While there are always potential surprises when you're dealing with human beings, in an ideal trial everyone already knows all of the information that's available and knows what both sides are going to say at trial.
The Trial Is About The Interpretation Of Available Evidence And Credibility
The trial is where each side takes all the available evidence and tries to present it in a light that's most favorable to its own interpretation of the evidence. It's also about credibility—since juries are presented with two possible versions of events, they're often left to decide simply who they believe put the most credible version forward and who seemed more believable on the stand: you or the person on the other side of your case. It doesn't matter whether you are the injured plaintiff or the targeted defense, your credibility and the credibility of your witnesses is what's actually on trial.

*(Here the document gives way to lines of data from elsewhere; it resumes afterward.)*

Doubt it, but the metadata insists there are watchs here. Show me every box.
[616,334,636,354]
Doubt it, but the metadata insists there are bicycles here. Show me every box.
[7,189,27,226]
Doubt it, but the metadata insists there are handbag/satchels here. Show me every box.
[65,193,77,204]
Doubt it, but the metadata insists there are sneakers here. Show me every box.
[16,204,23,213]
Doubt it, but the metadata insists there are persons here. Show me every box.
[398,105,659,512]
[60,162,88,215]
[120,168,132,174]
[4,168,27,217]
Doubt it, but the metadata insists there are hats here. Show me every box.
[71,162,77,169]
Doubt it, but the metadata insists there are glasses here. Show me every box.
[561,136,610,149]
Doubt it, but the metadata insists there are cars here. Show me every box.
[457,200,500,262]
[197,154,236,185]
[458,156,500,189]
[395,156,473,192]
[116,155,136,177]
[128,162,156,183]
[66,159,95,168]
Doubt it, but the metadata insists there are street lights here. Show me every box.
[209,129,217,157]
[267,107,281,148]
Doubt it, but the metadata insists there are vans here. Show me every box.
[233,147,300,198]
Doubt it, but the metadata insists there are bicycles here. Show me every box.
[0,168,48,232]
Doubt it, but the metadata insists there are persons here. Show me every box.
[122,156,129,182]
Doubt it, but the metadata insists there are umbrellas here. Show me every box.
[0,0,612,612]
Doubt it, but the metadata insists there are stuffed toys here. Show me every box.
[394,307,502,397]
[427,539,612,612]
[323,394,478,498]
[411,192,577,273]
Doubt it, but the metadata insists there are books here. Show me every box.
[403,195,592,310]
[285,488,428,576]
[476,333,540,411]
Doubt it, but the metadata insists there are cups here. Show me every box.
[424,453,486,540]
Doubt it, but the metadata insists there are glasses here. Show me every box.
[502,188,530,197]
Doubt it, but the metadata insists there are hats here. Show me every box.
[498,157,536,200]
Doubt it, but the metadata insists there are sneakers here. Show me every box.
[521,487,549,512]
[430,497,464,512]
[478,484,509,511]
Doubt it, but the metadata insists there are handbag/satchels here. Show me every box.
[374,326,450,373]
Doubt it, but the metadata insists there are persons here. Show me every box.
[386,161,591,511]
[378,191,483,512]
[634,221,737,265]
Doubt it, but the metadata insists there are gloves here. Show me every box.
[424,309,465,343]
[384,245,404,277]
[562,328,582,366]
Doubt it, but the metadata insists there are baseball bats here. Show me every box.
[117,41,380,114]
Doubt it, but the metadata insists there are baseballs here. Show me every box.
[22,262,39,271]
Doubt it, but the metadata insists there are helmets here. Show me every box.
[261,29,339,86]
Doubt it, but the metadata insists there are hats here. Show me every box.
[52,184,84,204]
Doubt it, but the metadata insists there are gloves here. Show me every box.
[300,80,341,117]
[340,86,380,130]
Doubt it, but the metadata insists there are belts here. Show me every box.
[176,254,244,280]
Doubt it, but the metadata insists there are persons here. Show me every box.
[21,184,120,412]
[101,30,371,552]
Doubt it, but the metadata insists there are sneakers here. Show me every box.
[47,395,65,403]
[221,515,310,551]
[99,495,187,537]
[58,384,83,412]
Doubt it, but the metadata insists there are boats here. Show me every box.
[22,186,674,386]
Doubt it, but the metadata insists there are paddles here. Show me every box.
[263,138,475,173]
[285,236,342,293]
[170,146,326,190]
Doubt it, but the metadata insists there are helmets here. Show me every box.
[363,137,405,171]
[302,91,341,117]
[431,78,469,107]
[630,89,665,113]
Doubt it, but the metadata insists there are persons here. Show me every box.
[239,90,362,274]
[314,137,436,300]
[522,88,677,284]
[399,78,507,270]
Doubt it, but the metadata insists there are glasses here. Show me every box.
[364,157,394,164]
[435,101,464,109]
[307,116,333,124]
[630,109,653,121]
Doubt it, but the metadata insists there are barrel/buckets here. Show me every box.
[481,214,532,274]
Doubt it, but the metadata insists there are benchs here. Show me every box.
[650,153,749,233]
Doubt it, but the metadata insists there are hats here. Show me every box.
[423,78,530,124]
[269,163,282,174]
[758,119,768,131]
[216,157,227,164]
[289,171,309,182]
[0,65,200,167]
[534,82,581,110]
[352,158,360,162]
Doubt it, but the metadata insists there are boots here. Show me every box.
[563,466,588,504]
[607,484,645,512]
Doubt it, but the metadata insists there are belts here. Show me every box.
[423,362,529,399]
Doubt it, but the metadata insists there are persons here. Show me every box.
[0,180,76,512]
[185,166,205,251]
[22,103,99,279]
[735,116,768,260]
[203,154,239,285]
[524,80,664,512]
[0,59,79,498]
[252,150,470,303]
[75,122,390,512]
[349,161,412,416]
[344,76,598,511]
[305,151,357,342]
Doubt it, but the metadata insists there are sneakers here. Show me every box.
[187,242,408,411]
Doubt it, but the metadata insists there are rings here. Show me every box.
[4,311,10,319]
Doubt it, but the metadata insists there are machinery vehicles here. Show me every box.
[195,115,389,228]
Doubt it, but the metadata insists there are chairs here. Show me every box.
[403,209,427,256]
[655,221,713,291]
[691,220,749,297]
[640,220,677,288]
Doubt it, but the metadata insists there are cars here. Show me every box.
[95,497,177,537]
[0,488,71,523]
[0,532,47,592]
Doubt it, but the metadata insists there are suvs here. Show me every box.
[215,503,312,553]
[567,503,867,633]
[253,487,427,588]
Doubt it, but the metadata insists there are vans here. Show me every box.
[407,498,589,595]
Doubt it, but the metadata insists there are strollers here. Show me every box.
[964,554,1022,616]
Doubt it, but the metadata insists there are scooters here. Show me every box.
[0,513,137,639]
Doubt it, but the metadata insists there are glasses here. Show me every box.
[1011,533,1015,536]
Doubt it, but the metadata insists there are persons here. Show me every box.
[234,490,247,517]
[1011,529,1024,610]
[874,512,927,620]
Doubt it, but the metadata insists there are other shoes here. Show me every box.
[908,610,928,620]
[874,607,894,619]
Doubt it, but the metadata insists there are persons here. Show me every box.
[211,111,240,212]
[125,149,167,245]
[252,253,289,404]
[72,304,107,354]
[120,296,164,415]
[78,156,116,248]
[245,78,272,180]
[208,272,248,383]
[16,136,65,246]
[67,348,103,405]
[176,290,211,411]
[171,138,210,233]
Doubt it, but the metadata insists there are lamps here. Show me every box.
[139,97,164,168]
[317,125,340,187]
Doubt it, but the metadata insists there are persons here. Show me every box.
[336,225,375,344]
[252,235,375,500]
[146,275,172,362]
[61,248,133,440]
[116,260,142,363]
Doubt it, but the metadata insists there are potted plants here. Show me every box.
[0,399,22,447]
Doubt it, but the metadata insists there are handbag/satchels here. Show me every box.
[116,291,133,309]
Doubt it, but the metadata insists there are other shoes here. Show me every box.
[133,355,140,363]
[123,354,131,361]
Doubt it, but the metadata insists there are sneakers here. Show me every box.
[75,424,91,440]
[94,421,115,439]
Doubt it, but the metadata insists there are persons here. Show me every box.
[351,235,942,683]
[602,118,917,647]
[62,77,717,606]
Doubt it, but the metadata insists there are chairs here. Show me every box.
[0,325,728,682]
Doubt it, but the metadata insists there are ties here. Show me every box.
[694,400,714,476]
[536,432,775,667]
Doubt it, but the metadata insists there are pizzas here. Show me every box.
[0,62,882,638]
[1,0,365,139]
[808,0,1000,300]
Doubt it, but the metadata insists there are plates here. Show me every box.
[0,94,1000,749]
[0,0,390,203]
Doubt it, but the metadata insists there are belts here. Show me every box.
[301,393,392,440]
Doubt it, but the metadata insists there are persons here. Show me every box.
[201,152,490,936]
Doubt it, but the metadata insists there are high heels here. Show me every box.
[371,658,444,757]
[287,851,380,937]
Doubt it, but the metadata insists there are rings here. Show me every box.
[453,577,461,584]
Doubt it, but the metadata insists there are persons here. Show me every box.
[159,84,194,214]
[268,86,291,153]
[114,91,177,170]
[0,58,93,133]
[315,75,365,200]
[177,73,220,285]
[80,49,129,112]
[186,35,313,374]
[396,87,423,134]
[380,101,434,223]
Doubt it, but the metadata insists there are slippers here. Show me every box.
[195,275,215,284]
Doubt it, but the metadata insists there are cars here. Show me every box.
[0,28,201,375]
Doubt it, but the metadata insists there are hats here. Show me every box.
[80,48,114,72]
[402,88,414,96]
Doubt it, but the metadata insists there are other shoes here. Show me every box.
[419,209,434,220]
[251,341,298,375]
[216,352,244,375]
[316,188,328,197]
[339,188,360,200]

Witness credibility can often be a problem. Expert witnesses have to be above reproach so that they don't come off looking like they are simply "hired guns" who will testify for whatever side is paying them. Your credibility is also very important. You want to focus on remaining clear, honest, likable, and calm. Your attorney will focus on bringing out the details that he or she needs the jury to hear. If you're relatively relaxed, that will help convey confidence to the jury—while anxiety could be misread as deception.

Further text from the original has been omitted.